仮面ライダーオーズNEObeforeヘキサオーズ 第11話

side3人称

 日本に向かって飛来していく無数のミサイル、中には一発で広い範囲を焼き払う核兵器もあった。これらを瞬時に察知した自衛隊は総力を挙げてこれらの撃墜を行う。通常のミサイルはなんとか対処できているが自衛隊でも手を焼いていたのは核兵器である。うかつに攻撃が出来ない以上はなす術がないと思われていた。

 

 

 

 

 

 

 

 

 

 

 

 

 

 

 

 

 

 

 

 

 

 

 

 皇の本拠地での戦いは激しさを増していた。仮面ライダーローグはオメガテュポーンと激しい攻撃の応酬を交わしていた。

 

 「カイザーシステムでここまでとは。」(ローグ)

 「カイザーシステム?最上魁星が作ったものとは思わないでください、氷室さん。人工アンデッドの成分を抽出して作り出したボトルによるこのオメガテュポーンは、バイカイザーなど比べないでください、よ!!」(オメガテュポーン)

 

 オメガテュポーンは上半身の蛇と両ひざの狼の口から毒の煙を吐き出す。それを見たローグはすかさずスクラッシュドライバーに別のフルボトルをセットする。

 

 ≪ディスチャージボトル!潰れない!≫

 

 ローグの右腕が扇風機となり毒の煙をオメガテュポーンへと押し戻す。そこでオメガテュポーンの視界が遮られた時にローグは別のフルボトルへと変えた。

 

 ≪チャージボトル!潰れない!≫

 

 ローグの全身が炎に包まれ、火の鳥となってオメガテュポーンへと向かって行く。毒の霧を燃やしてオメガテュポーンごと燃やしていく。だが、その炎を浴びてもオメガテュポーンは平然としていた。

 

 「俺のこの体はアンデッドと同じ、そう簡単に死にはしませんよ。」(オメガテュポーン)
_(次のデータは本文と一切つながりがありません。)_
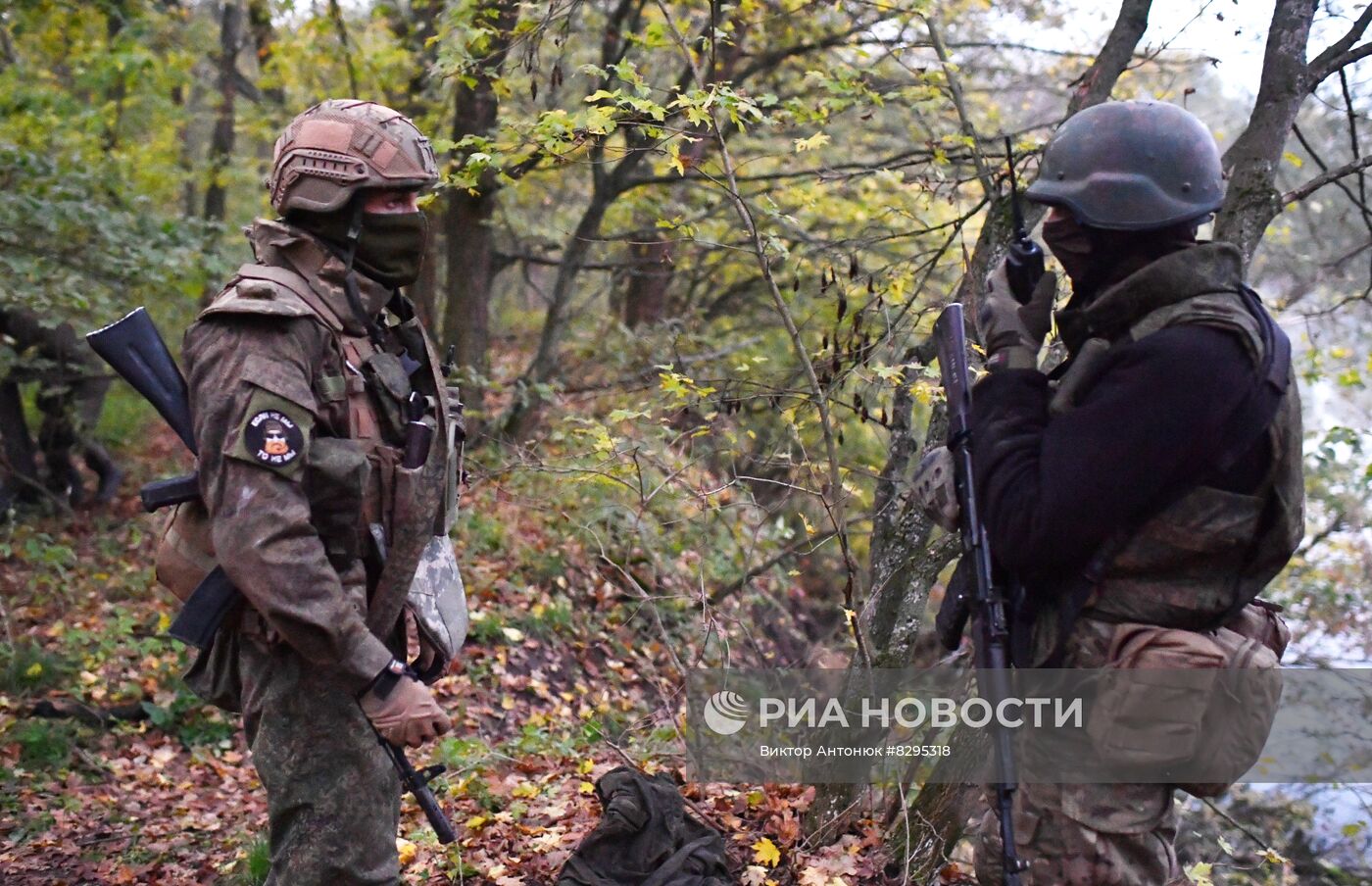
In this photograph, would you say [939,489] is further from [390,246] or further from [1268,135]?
[1268,135]

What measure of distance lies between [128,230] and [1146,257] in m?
7.81

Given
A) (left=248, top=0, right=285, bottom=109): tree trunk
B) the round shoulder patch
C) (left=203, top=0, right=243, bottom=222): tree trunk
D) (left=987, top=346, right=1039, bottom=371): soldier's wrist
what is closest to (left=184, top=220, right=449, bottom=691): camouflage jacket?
the round shoulder patch

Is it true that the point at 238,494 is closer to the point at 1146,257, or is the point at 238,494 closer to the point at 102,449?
the point at 1146,257

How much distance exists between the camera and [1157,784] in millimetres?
2500

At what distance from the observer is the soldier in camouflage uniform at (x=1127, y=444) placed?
231 centimetres

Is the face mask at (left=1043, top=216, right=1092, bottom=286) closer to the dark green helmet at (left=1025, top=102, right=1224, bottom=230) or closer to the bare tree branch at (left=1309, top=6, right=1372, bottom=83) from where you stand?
the dark green helmet at (left=1025, top=102, right=1224, bottom=230)

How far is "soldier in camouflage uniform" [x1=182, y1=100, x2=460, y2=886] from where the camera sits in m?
2.58

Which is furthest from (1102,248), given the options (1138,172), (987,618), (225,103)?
(225,103)

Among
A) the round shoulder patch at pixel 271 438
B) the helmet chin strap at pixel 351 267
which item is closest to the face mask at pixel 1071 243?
the helmet chin strap at pixel 351 267

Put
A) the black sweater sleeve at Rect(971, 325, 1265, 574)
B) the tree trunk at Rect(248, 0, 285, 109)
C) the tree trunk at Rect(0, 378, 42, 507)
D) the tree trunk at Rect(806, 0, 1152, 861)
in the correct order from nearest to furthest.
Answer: the black sweater sleeve at Rect(971, 325, 1265, 574) < the tree trunk at Rect(806, 0, 1152, 861) < the tree trunk at Rect(0, 378, 42, 507) < the tree trunk at Rect(248, 0, 285, 109)

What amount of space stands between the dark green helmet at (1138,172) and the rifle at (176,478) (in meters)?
2.11

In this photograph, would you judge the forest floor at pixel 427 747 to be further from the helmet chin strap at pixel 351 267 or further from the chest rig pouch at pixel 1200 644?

 「ならば、お前の体の限界まで攻撃するだけだ。」(ローグ)

 

 ローグとオメガテュポーンはまたもお互いの拳を振り上げて戦い始める。

 

 

 

 

 

 

 

 一方、ヘキサオーズに相対するのはジョーカーとオーズであった。機械的に動くヘキサオーズに対して、一点突破の攻撃で向かって行くジョーカーに、両手のトラクローを展開して攻撃するオーズ。それもヘキサオーズに高い効果はあまり無かった。

 

 「何つう硬さだよ。これだったら、フィリップの奴にも声をかけておくんだった!」(ジョーカー)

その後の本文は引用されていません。